Task goal >> Pictures aside, write out every record exactly as it appears.

** Opening Records to use block **

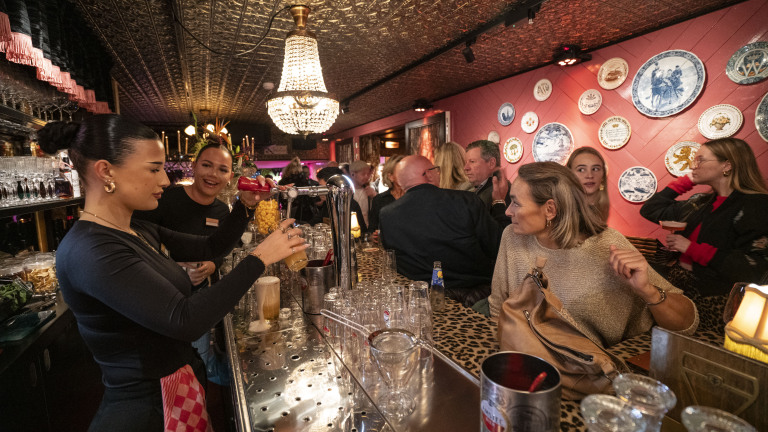 Bar met mensen, serveerster tapt bier achter een versierde toog, muren hangen vol borden.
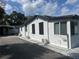 Side of the home featuring white siding, black roof, and a carport at 610 Illinois Ave, St Cloud, FL 34769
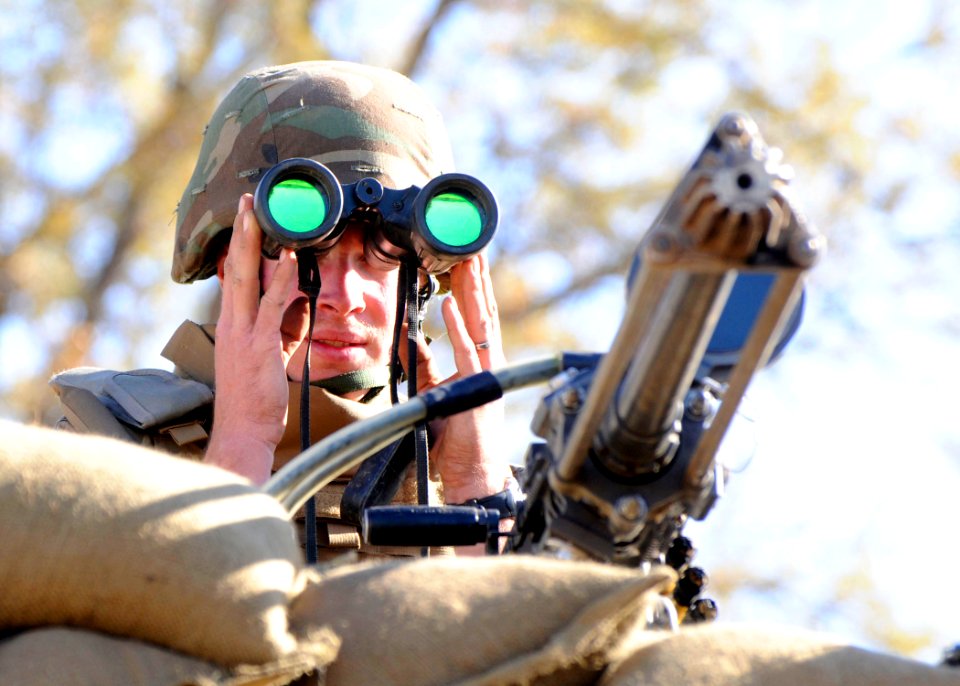US Navy 081209-N-9584N-062 teel Worker 3rd Class Dalton Kotz watches the perimeter from his perch next to a .50-caliber Browning machine gun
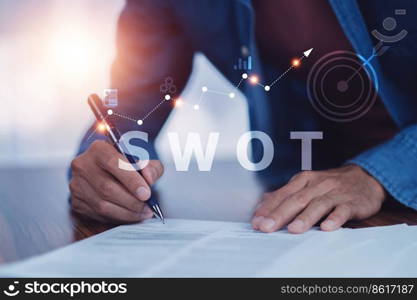 SWOT analysis concept, businessman drawing swot analysis strategy for business plan and growth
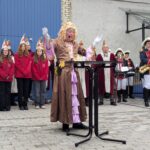 Ein Mann in einem Brau-rosa Kleid und dick geschminkt steht an einem Stehtisch und hat die Arme wie zur Segnung erhoben. dahinter das Jugendkomitee und das Komitee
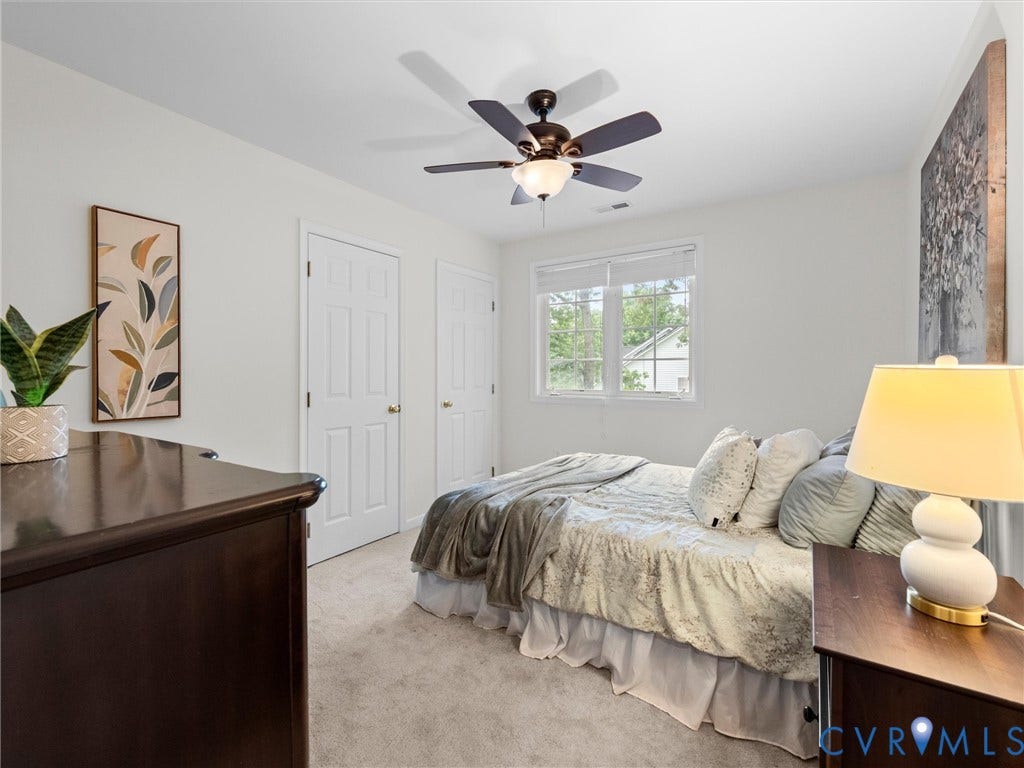6100 Lilting Branch Way, Moseley, VA 23120 Recessed window with white blinds, ceiling fan with integrated lighting, two paneled doors, and neutral wall paint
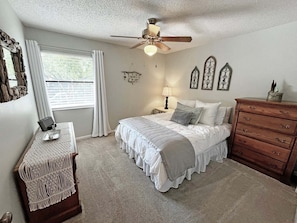 Un dormitorio con cama, cómoda, mesita de noche, lámpara y decoración mural.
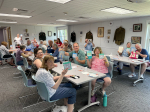people smiling and holding up BINGO cards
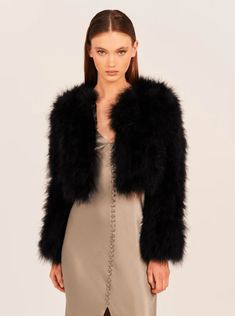 Whether you are looking to make a style statement at your next bash or are on the hunt for the perfect cover up for your wedding dress, it truly doesn’t get much better than this bomber style feather jacket! Available in white or blush Cropped design Handmade with Marabou Feathers Satin Lining Optional hook & eye closure Lightweight Jacket Over Dress, Outer Satin, Cropped Fur Jacket, Black Fur Jacket, Tan Trousers, Feather Jacket, Winter Must Haves, Strong Shoulders, Cool Jackets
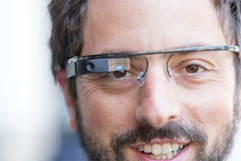 c0 A man sporting Google Glass over what appears to be conventional glasses. 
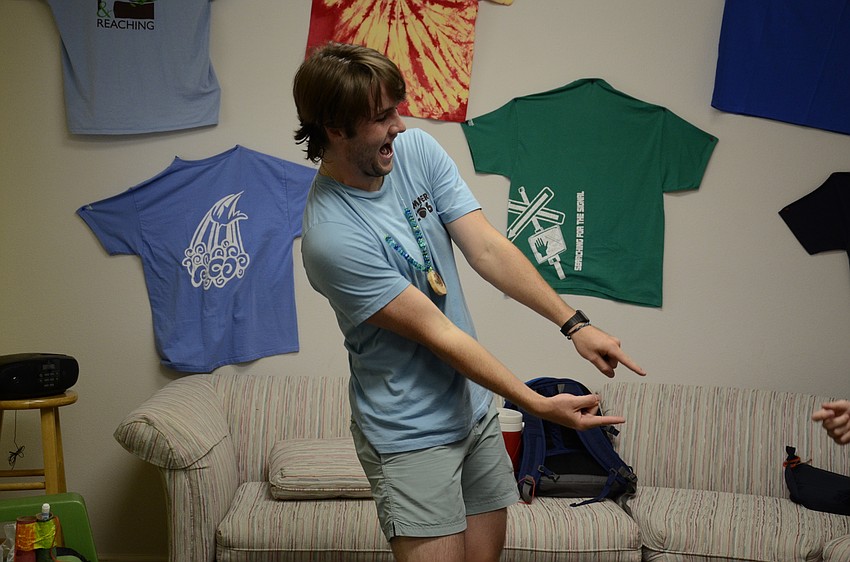 Paul Anderson, camp counselor, starts a game of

** Closing Records to use block **

Solved problem >>
 Bar met mensen, serveerster tapt bier achter een versierde toog, muren hangen vol borden.
 Side of the home featuring white siding, black roof, and a carport at 610 Illinois Ave, St Cloud, FL 34769
US Navy 081209-N-9584N-062 teel Worker 3rd Class Dalton Kotz watches the perimeter from his perch next to a .50-caliber Browning machine gun
 SWOT analysis concept, businessman drawing swot analysis strategy for business plan and growth
 Ein Mann in einem Brau-rosa Kleid und dick geschminkt steht an einem Stehtisch und hat die Arme wie zur Segnung erhoben. dahinter das Jugendkomitee und das Komitee
6100 Lilting Branch Way, Moseley, VA 23120 Recessed window with white blinds, ceiling fan with integrated lighting, two paneled doors, and neutral wall paint
 Un dormitorio con cama, cómoda, mesita de noche, lámpara y decoración mural.
people smiling and holding up BINGO cards
 Whether you are looking to make a style statement at your next bash or are on the hunt for the perfect cover up for your wedding dress, it truly doesn’t get much better than this bomber style feather jacket! Available in white or blush Cropped design Handmade with Marabou Feathers Satin Lining Optional hook & eye closure Lightweight Jacket Over Dress, Outer Satin, Cropped Fur Jacket, Black Fur Jacket, Tan Trousers, Feather Jacket, Winter Must Haves, Strong Shoulders, Cool Jackets
 c0 A man sporting Google Glass over what appears to be conventional glasses. 
 Paul Anderson, camp counselor, starts a game of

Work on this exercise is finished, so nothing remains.